## [Quoted passage]
Forestry is the state's top manufacturing industry, according to the Alabama Forestry Commission. There are about 22.7 million acres of timberland in Alabama, accounting for about 70 percent of the total land area of the state.
"The effects of cogongrass is ecological and economic," Enloe said. "Most of the timberland in Alabama is privately owned. The pine decline has a real impact on the pocketbooks of people who look to their timber as sources of income and retirement."
Enloe said that when cogongrass is left unchecked in an area, it will crowd out native plants. "It grows in dense mats and it burns much hotter than our native grasses, so it creates a fire hazard as well," he said.
Enloe is conducting the research with Nancy Loewenstein, a forest ecologist and invasive plant specialist; Lori Eckhardt, a forest pathologist and entomologist; and David Held, an entomologist.
A native of Asia, cogongrass first was discovered in Alabama in the Mobile area during the early part of the 20th century. It is believed the grass was used in packing materials coming into the Port of Mobile. For decades the noxious weed spread slowly through southwest Alabama and southeast Mississippi, said Stephen Pecot, communication director for the Alabama Cogongrass Control Center.

## [Data under study]
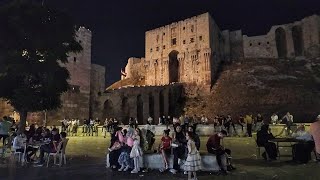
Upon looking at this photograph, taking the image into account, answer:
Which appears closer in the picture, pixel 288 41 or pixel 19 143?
pixel 19 143

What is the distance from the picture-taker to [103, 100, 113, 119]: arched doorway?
50844mm

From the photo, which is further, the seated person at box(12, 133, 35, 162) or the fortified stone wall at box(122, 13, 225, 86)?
the fortified stone wall at box(122, 13, 225, 86)

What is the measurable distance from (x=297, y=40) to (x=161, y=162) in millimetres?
60003

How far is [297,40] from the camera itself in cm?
6234

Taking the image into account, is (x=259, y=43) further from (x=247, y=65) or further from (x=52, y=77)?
(x=52, y=77)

## [What this task involves]
Please output the cogongrass passage from "Enloe said that" up to and including "Held, an entomologist.", word for word. Work only from the cogongrass text above, not from the records.

## [Task solution]
Enloe said that when cogongrass is left unchecked in an area, it will crowd out native plants. "It grows in dense mats and it burns much hotter than our native grasses, so it creates a fire hazard as well," he said.
Enloe is conducting the research with Nancy Loewenstein, a forest ecologist and invasive plant specialist; Lori Eckhardt, a forest pathologist and entomologist; and David Held, an entomologist.